§ **Work required**:
Write out the entries exactly, leaving out every picture.

§ **Saved data entries**:
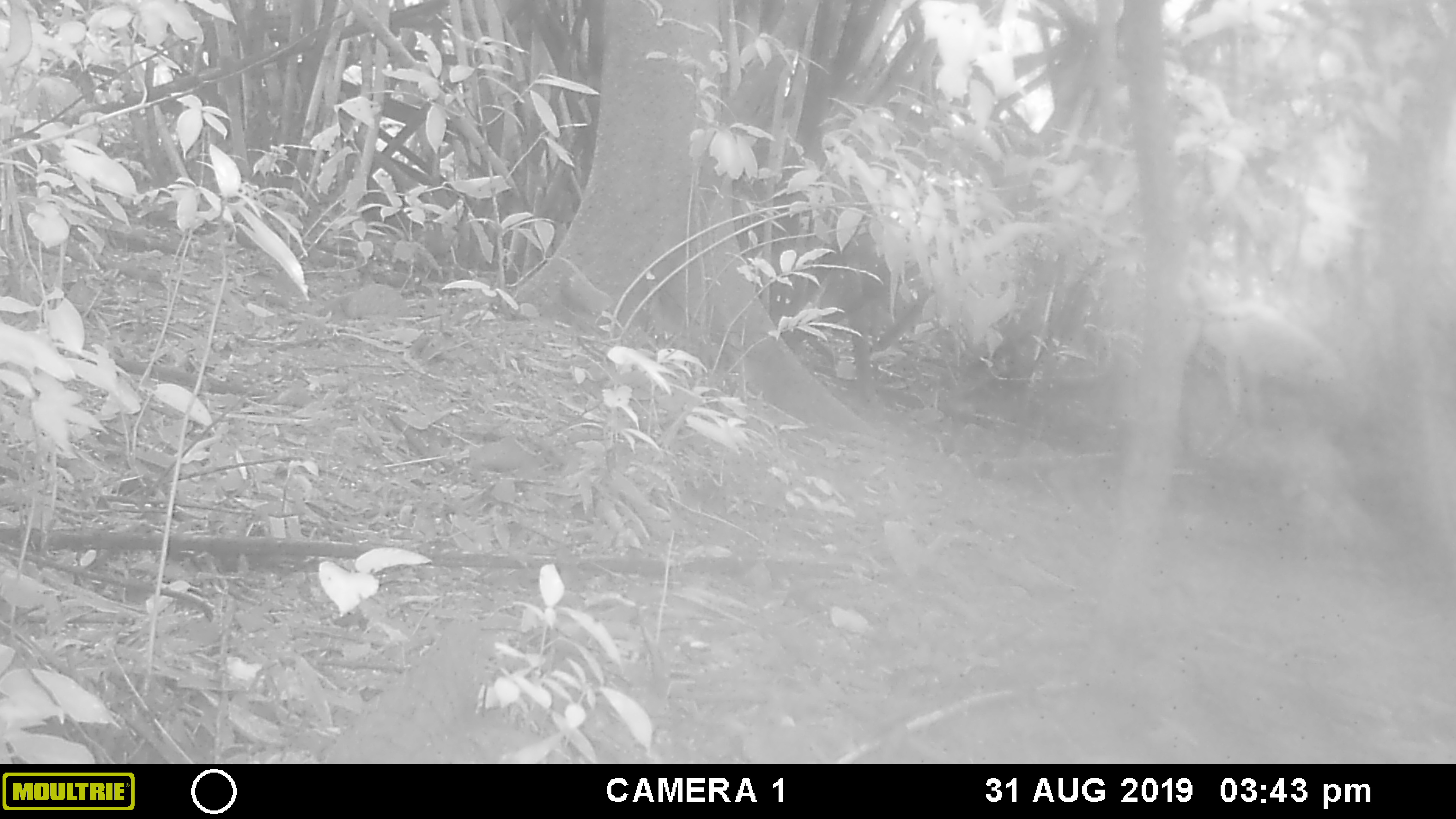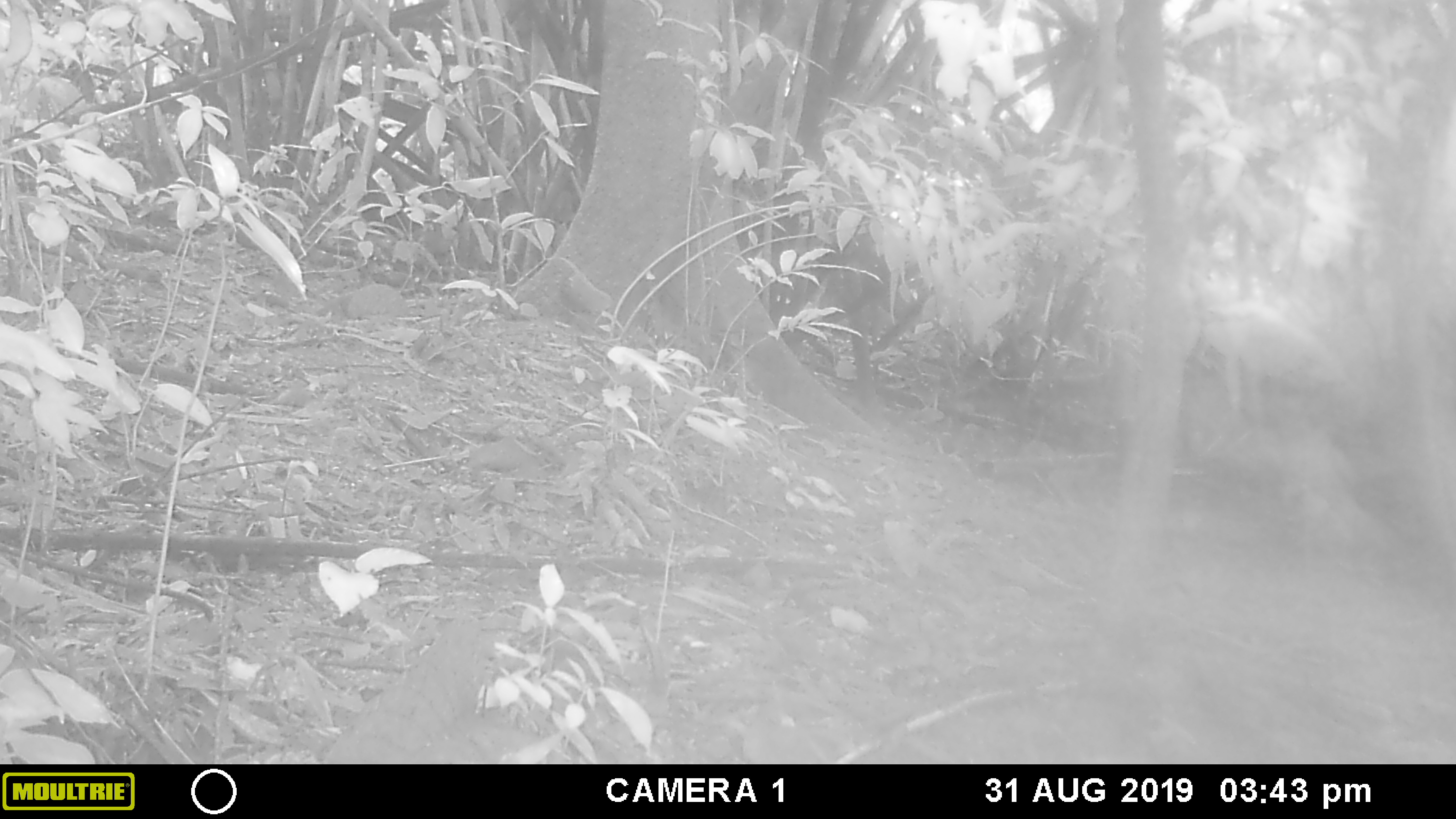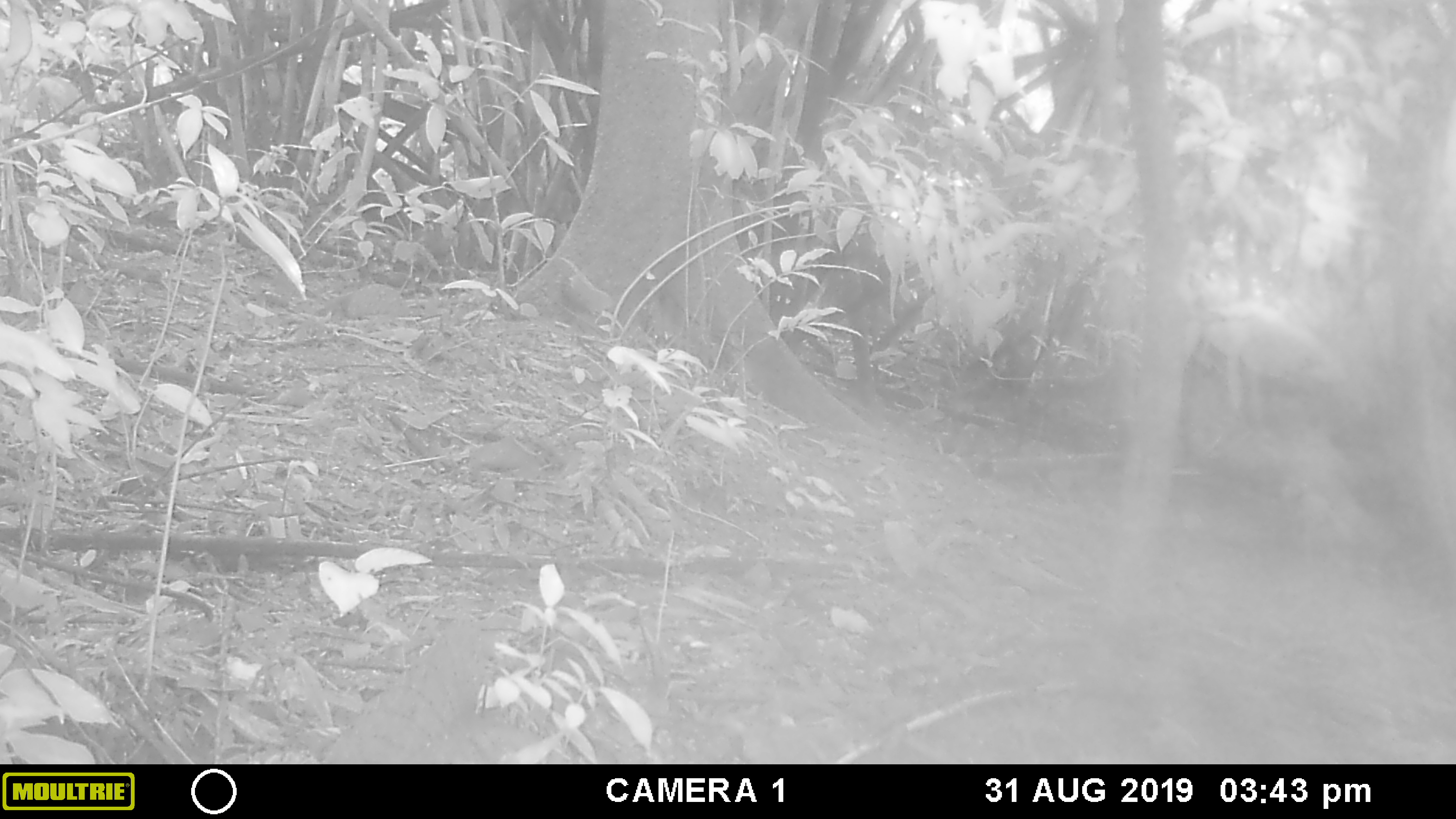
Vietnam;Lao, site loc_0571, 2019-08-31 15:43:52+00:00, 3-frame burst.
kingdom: Animalia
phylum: Chordata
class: Mammalia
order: Rodentia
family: Sciuridae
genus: Dremomys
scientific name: Dremomys rufigenis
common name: red-cheeked squirrel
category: red cheeked squirrel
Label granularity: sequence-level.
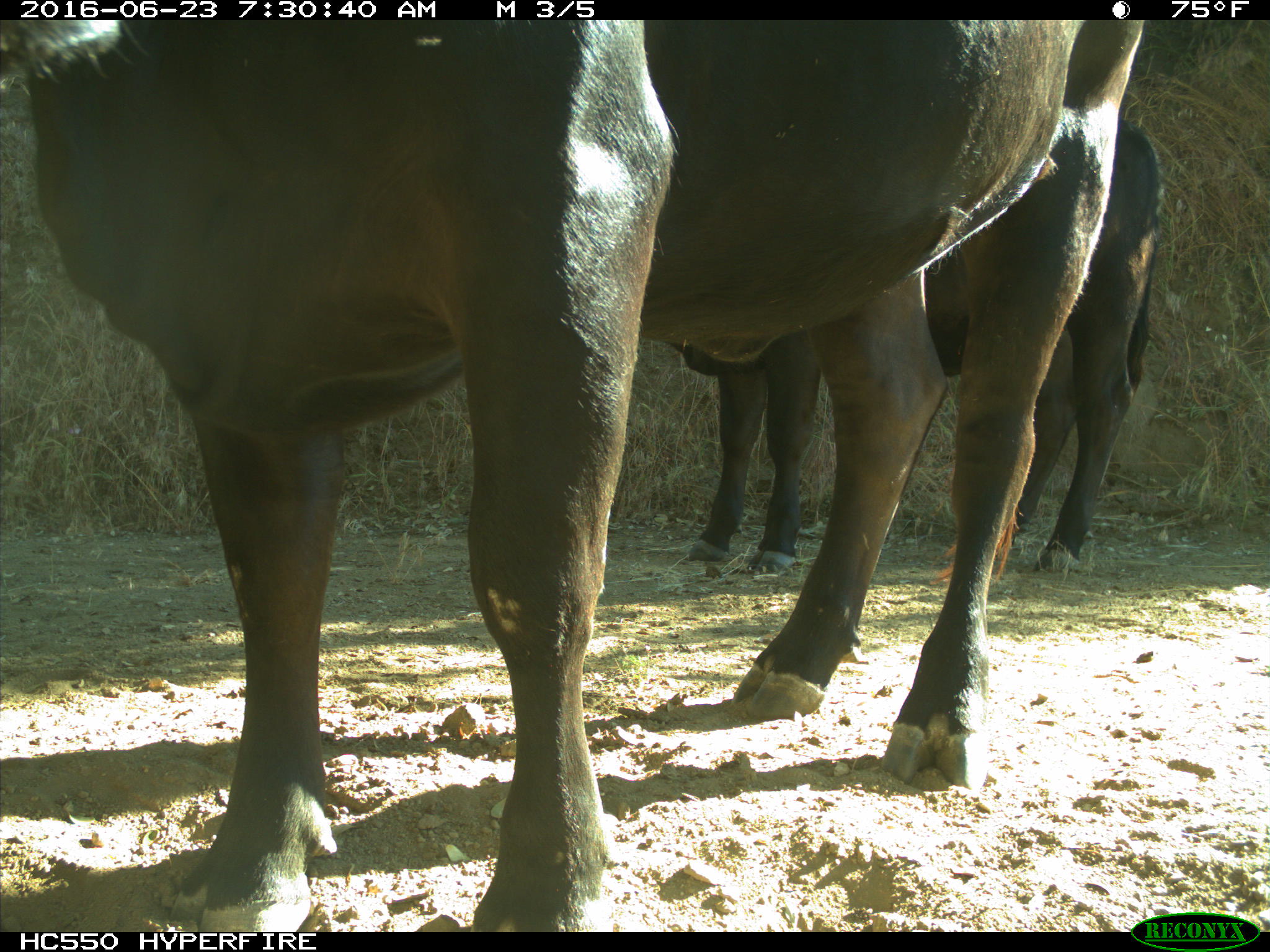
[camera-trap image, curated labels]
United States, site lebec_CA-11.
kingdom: Animalia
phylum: Chordata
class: Mammalia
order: Artiodactyla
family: Bovidae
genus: Bos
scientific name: Bos taurus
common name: domestic cow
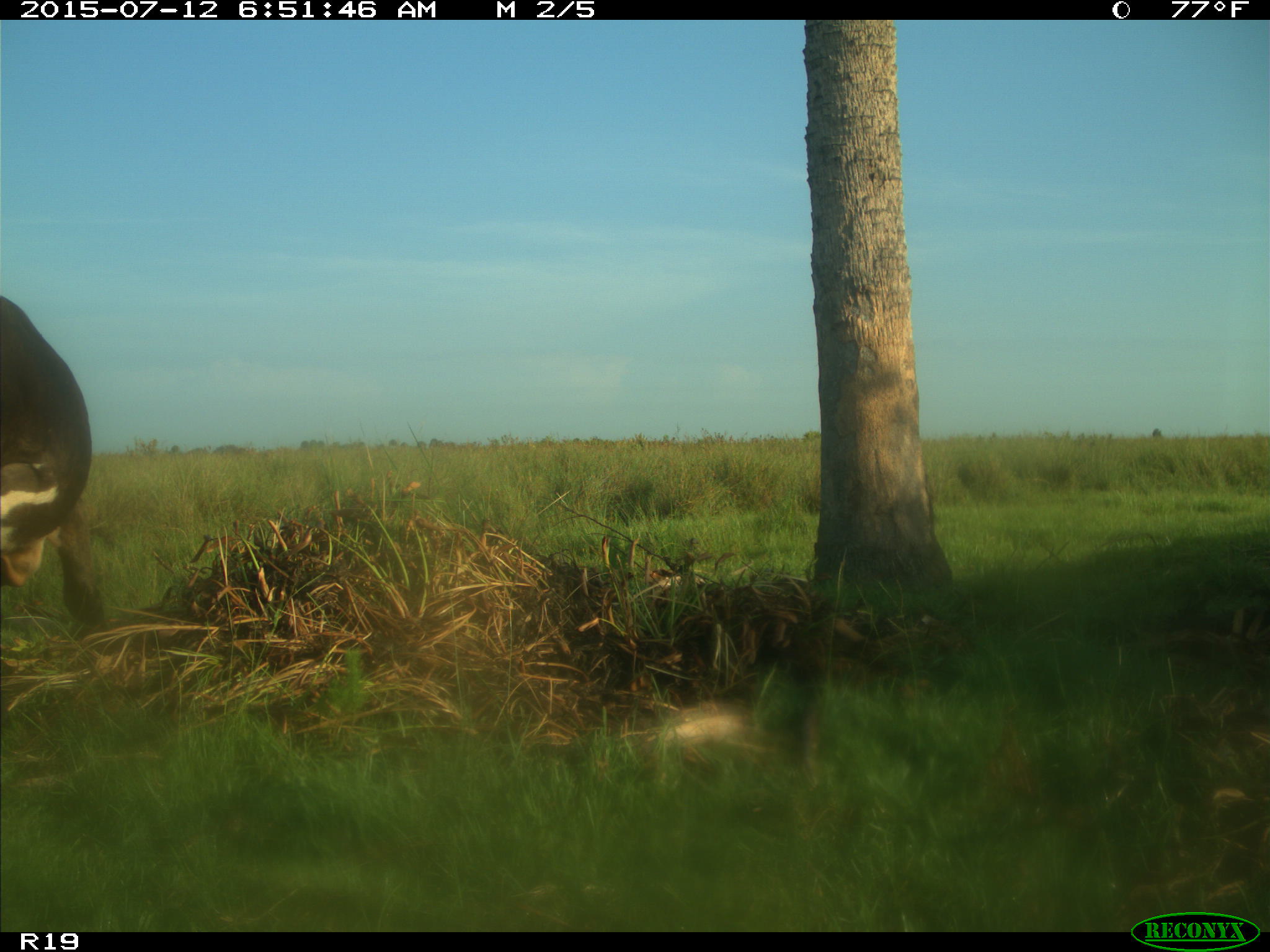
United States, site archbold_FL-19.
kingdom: Animalia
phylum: Chordata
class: Mammalia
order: Artiodactyla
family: Bovidae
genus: Bos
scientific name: Bos taurus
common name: domestic cow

§ **Response to this exercise**:
Vietnam;Lao, site loc_0571, 2019-08-31 15:43:52+00:00, 3-frame burst.
kingdom: Animalia
phylum: Chordata
class: Mammalia
order: Rodentia
family: Sciuridae
genus: Dremomys
scientific name: Dremomys rufigenis
common name: red-cheeked squirrel
category: red cheeked squirrel
Label granularity: sequence-level.
[camera-trap image, curated labels]
United States, site lebec_CA-11.
kingdom: Animalia
phylum: Chordata
class: Mammalia
order: Artiodactyla
family: Bovidae
genus: Bos
scientific name: Bos taurus
common name: domestic cow
United States, site archbold_FL-19.
kingdom: Animalia
phylum: Chordata
class: Mammalia
order: Artiodactyla
family: Bovidae
genus: Bos
scientific name: Bos taurus
common name: domestic cow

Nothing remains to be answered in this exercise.